Deep learning-based geometric correction methods from other domains are equally unsuitable. Rolling shutter correction methods depend on optical texture-based motion estimation that fails in the featureless or repetitive textures of sonar imagery. Fisheye lens correction methods assume globally consistent radial distortions that bear no resemblance to SSS line-scanning physics. Document image correction methods like DocUNet assume dense, near-bijective deformation fields and clear structural features — both assumptions violated by sonar data. When tested directly on SSS imagery, all these methods either blur, tear, or hallucinate structure.

The deeper problem is one of missing information. To correct a distorted SSS image, a network ideally needs to see what the corrected image looks like — only then can it measure how far each pixel has moved. But during deployment, no corrected reference exists. PCKD’s answer is to train a teacher network that has access to corrected references (using the rare SSS datasets where geocoding works), extract the geometric reasoning that reference provides, and then distill that reasoning into a student network that learns to infer it from the distorted image alone — through hallucination.

The PCKD Framework: Four Interlocking Components

PCKD FRAMEWORK OVERVIEW
════════════════════════════════════════════════════════════════

TRAINING TIME (Teacher has access to paired data)
────────────────────────────────────────────────────────────────

  Distorted SSS image I_m ──┐
                             ├──→ Shared Encoder E(·) [IN norm]
  Geocoded reference I_f  ──┘       │            │
                                  F_enc^m     F_enc^f
                                     │            │
                                     └────────────┘
                                          │
                                   F_diff = F_enc^m − F_enc^f
                                   (privileged geometric context)
                                          │
                              Concat(F_enc^m, F_diff)

What is being asked
Answer these questions from the passage on correcting sonar images:
1. On what do rolling shutter correction methods depend?
2. In the PCKD approach, which network has access to corrected references during training?
3. How is F_diff computed in the framework overview?
The lines that come after this passage are not needed for any of the work.

Raw data
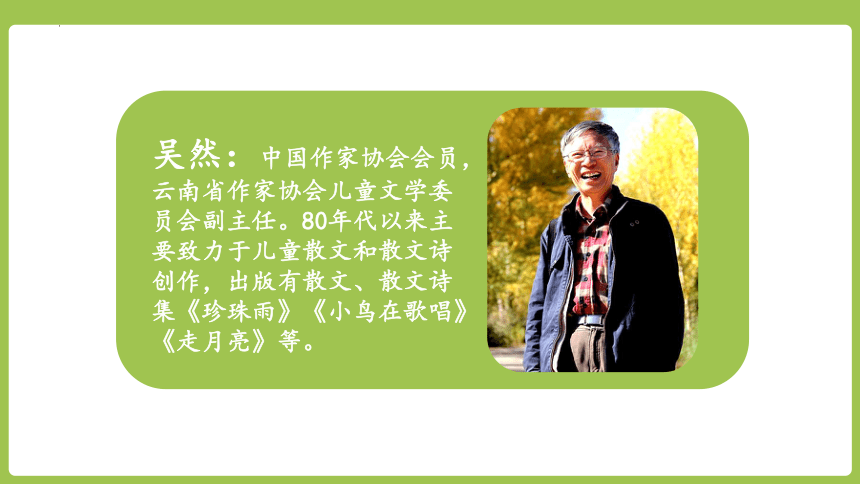 吴然：中国作家协会会员，云南省作家协会儿童文学委员会副主任。80年代以来主要致力于儿童散文和散文诗创作，出版有散文、散文诗集《珍珠雨》《小鸟在歌唱》《走月亮》等。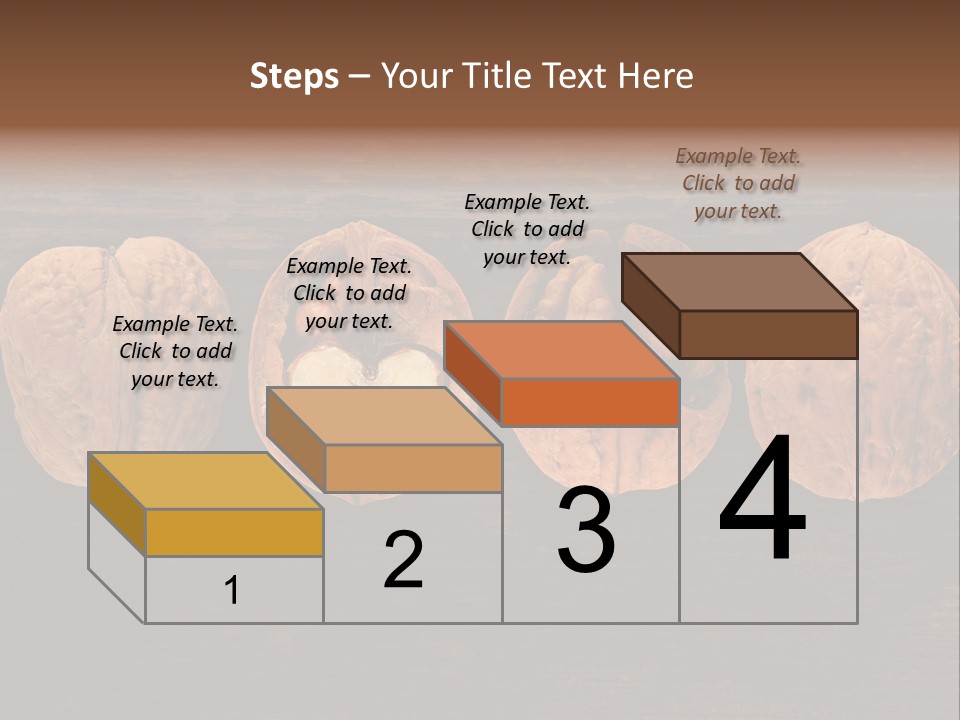 Steps – Your Title Text Here

Example Text. Click to add your text.

Example Text. Click to add your text.

Example Text. Click to add your text.

Example Text. Click to add your text.

1

2

3

4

Expected answer
1. Optical texture-based motion estimation.
2. The teacher network.
3. F_diff = F_enc^m − F_enc^f.